**YOUR TASKS:**
1) Translate into German this sentence from the Lorentz force passage: "Now at $s=t\in ℝ$, by means of the standard infinitesimal change of variables (5.4) we can easily obtain from (5.5) the classical Lorentz force expression $$dp/dt=\xi E+\xi u\times B$$ (5.6) with the relativistic particle momentum and mass $$p:=mu,m:=m_0{(1-{\left|u\right|}^2)}^{-1/2}$$ (5.7) the electric field $$E:=-\partial A/\partial t-\nabla \rho$$ (5.8) and the magnetic field $$B:=\nabla \times A,$$ (5.9) where we have expressed the electromagnetic four-vector potential as $\mathcal{A}:=(A,\phi )\in T^{*}(M^4)$."
2) Resume the Lorentz force passage, picking up after its final sentence.

**PASSAGE SHOWN:**
[Start of section]

Now at $s=t\in ℝ$, by means of the standard infinitesimal change of variables (5.4) we can easily obtain from (5.5) the classical Lorentz force expression

$$dp/dt=\xi E+\xi u\times B$$

(5.6)

with the relativistic particle momentum and mass

$$p:=mu,m:=m_0{(1-{\left|u\right|}^2)}^{-1/2}$$

(5.7)

the electric field

$$E:=-\partial A/\partial t-\nabla \rho$$

(5.8)

and the magnetic field

$$B:=\nabla \times A,$$

(5.9)

where we have expressed the electromagnetic four-vector potential as $\mathcal{A}:=(A,\phi )\in T^{*}(M^4)$.

[End of section]

**DATASET EXCERPTS:**
[Start of section]

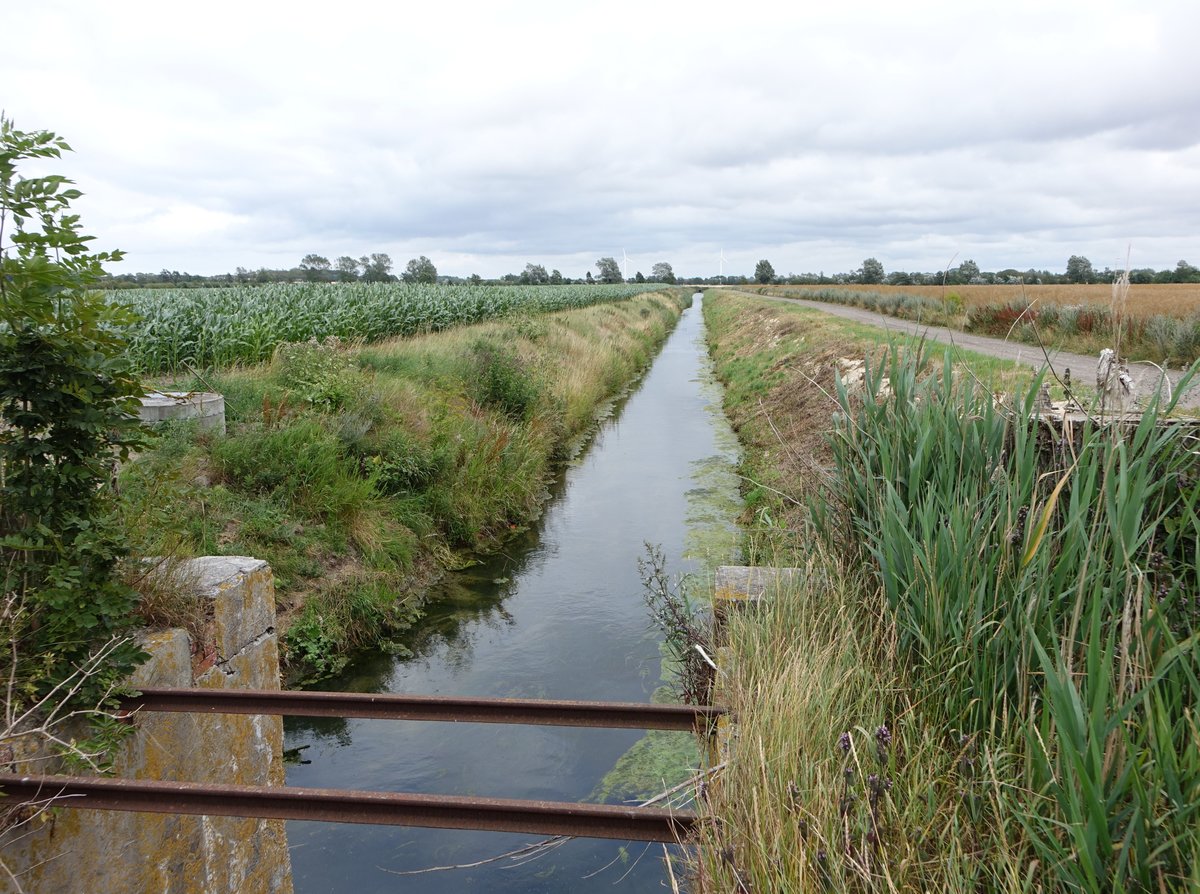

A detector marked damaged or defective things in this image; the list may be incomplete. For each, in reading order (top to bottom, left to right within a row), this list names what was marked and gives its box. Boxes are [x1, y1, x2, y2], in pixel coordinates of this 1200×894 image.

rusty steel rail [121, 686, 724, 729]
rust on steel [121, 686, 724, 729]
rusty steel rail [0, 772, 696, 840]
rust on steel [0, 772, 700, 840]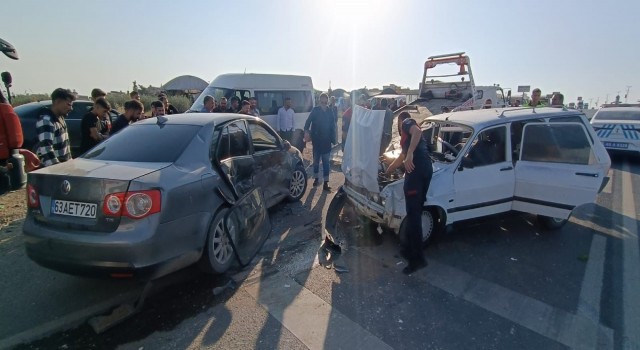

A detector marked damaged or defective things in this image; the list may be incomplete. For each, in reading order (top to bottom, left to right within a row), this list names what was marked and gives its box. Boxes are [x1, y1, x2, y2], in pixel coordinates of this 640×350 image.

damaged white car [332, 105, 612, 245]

[End of section]

**OUTPUTS BY TASK:**
1)
Nun können wir bei $s=t\in ℝ$ mittels der üblichen infinitesimalen Variablentransformation (5.4) aus (5.5) leicht den klassischen Ausdruck für die Lorentzkraft

$$dp/dt=\xi E+\xi u\times B$$

(5.6)

mit dem relativistischen Teilchenimpuls und der relativistischen Teilchenmasse

$$p:=mu,m:=m_0{(1-{\left|u\right|}^2)}^{-1/2}$$

(5.7),

dem elektrischen Feld

$$E:=-\partial A/\partial t-\nabla \rho$$

(5.8)

und dem magnetischen Feld

$$B:=\nabla \times A,$$

(5.9)

gewinnen, wobei wir das elektromagnetische Viererpotential als $\mathcal{A}:=(A,\phi )\in T^{*}(M^4)$ ausgedrückt haben.

2)
The Lorentz force (5.6), owing to our preceding assumption, is the force exerted by the external electromagnetic field on our charged point particle, whose charge $\xi$ is so negligible that it does not exert any influence on the field. This fact becomes very important if we try to make use of the Lorentz force expression (5.6) for the case of two interacting charged particles, since then one cannot assume that $\xi$ exerts negligible influence on other charged particle. Thus, the corresponding Lorentz force between two charged particles should be suitably altered. Nevertheless, modern physics [1,2,8,24,40,47,64,67] did not make this necessary Lorentz force modification, and the classical expression (5.6) is used just about everywhere. This situation was observed and analyzed concerning the related physical aspects in [21], where it was shown that the electromagnetic Lorentz force between two moving charged particles can be modified in such a way that it ceases to be dependent on their relative motion, which is contrary to the classical relativistic case.

Unfortunately, the least action principle approach to analyzing the Lorentz force structure in was completely ignored in [21], thereby giving rise to some incorrect and physically unmotivated conclusions concerning the mathematical physics foundations of modern electrodynamics. To make the problem more transparent, we will analyze it in the next section from the vacuum field theory approach recently devised in [18,19,30].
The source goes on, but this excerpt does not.